The dolphin was seen flapping around in the water and slamming itself up against the wall of the canal.
"It was injured on the end of its nose and on its fin on its back. There was quite a bit of blood," said one witness.
According to Riverhead Foundation for Marine Research and Preservation, which specializes in cases involving whales, dolphins, seals and sea turtles, it is very unusual for a dolphin to be that far up the canal. That usually indicates that there may be something wrong with the dolphin's health.
It is believed the dolphin likely entered the canal from the Atlantic Ocean through the Lower and Upper New York Bays and into the Gowanus Bay, which leads to the canal, about 20 miles from open ocean.
Robert DiGiovanni, senior biologist at the Riverhead Foundation, said earlier that it was unsafe to put rescuers in the polluted water and that they were planning to wait and see if the dolphin would leave on its own when the tide rose again but it was too late.
The next high tide was to occur at 7:10 p.m. EST Friday but the dolphin was reported dead by 6:30 p.m. EST.

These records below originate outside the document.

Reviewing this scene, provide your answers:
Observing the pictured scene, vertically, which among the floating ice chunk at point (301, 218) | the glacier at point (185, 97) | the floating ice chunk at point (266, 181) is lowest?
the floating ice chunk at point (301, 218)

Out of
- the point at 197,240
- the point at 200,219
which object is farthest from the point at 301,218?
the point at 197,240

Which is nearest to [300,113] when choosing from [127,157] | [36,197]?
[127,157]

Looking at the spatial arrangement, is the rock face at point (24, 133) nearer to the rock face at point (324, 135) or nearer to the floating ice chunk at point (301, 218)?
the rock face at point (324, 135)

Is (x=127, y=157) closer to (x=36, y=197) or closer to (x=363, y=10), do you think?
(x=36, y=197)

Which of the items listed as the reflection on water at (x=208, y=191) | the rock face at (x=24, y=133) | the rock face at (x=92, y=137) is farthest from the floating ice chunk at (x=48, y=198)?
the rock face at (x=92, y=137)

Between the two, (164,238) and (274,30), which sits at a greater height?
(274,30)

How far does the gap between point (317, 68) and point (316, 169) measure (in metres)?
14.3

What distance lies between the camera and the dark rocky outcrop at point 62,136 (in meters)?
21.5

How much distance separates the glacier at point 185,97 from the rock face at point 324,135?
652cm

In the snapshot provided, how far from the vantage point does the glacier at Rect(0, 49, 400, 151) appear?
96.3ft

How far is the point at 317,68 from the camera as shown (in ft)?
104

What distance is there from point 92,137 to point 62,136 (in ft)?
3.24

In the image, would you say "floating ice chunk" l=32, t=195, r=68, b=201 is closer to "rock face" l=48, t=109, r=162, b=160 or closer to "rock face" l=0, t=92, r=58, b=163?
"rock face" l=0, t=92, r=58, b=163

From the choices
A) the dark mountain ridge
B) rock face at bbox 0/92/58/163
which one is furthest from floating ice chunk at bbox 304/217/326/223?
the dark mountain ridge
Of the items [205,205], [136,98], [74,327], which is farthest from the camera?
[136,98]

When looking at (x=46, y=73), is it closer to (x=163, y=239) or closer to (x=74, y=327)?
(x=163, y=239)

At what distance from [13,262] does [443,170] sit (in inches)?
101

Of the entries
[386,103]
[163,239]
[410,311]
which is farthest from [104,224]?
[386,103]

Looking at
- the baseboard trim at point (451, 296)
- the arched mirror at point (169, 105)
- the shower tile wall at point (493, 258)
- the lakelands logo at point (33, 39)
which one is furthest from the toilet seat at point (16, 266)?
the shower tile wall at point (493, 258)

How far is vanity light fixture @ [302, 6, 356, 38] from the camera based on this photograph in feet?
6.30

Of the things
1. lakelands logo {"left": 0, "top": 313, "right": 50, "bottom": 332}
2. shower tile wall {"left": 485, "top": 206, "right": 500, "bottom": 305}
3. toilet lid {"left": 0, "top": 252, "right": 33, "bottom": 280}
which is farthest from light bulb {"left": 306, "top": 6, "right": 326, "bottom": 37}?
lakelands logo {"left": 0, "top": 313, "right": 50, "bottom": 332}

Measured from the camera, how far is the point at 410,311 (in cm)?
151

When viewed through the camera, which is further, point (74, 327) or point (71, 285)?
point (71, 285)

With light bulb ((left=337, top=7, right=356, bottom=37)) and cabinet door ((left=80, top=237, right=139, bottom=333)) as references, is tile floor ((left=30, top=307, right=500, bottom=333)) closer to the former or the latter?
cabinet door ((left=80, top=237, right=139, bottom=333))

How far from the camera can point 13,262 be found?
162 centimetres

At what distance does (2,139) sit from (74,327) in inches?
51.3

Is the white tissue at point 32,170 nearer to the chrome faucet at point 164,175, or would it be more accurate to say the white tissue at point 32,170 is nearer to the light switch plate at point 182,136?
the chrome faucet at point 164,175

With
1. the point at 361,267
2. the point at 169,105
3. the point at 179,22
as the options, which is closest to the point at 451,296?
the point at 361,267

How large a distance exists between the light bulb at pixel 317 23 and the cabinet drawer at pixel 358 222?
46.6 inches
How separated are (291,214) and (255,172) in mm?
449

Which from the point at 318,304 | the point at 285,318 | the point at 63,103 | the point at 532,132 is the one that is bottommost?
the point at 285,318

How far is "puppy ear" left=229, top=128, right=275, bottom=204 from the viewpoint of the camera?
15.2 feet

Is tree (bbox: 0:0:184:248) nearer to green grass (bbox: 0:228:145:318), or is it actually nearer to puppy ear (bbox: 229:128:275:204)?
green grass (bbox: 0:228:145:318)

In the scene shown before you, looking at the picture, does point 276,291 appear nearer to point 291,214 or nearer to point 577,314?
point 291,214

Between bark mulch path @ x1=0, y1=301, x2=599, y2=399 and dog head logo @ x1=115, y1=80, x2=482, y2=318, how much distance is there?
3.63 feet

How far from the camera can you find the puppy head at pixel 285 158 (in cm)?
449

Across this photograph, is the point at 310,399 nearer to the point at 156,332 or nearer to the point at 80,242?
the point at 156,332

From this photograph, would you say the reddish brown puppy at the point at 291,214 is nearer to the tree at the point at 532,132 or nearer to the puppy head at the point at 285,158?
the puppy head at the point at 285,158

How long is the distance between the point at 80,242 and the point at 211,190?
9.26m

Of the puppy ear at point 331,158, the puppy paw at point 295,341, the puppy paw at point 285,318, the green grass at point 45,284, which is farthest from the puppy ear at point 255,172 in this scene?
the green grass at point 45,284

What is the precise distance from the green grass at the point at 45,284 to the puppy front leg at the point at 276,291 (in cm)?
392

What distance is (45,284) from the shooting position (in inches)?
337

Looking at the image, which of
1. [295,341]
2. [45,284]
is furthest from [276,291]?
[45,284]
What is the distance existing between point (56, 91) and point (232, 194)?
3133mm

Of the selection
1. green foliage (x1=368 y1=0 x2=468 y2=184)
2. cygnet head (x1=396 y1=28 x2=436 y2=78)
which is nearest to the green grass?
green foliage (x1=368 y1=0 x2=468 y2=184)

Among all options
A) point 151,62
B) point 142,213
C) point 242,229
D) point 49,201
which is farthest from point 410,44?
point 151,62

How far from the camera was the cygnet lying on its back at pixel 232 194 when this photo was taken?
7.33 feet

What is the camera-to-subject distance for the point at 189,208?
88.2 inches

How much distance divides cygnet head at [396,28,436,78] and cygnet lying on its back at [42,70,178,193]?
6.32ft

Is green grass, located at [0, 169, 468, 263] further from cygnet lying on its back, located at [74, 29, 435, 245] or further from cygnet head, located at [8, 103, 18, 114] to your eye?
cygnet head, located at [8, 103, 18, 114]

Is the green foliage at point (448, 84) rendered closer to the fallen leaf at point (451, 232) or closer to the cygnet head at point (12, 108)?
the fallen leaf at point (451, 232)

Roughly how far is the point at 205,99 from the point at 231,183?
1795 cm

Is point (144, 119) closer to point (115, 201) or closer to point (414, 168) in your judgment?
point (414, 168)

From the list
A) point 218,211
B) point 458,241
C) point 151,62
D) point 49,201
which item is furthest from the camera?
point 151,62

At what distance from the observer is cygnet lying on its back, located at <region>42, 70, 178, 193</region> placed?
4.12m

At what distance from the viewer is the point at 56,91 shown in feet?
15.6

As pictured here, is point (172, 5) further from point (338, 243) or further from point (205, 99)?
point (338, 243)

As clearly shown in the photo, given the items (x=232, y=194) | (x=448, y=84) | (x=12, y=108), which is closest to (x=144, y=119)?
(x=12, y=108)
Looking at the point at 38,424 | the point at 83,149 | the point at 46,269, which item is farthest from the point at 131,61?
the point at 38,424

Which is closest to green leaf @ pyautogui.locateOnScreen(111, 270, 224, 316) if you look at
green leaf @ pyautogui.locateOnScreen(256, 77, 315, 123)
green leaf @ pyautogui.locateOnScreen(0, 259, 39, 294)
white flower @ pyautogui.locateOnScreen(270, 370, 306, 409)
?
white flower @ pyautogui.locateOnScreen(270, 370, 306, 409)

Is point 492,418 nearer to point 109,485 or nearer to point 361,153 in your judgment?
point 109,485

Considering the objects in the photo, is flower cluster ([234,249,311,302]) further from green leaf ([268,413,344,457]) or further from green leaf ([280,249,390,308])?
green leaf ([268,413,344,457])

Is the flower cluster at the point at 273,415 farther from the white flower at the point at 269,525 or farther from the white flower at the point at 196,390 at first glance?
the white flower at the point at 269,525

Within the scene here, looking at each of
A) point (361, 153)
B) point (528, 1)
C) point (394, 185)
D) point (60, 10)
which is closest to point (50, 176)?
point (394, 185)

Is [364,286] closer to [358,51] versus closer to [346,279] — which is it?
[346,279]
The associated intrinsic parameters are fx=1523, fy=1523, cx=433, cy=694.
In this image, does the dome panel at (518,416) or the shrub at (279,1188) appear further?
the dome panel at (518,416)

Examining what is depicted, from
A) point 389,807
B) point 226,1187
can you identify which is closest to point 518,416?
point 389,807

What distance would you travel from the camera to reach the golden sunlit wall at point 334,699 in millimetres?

It's unclear what responders on the scene plan to do with the dolphin's carcass.
The Gowanus Canal empties into New York Harbor and was once a major transportation route with numerous manufacturing facilities operating along its banks for years.
The U.S. Environmental Protection Agency (EPA) calls it now "one of the nation's most extensively contaminated water bodies," with pollutants including PCBs, coal, tar, waste and heavy metals.
It was added to the EPA's list of national Superfund priorities in 2010.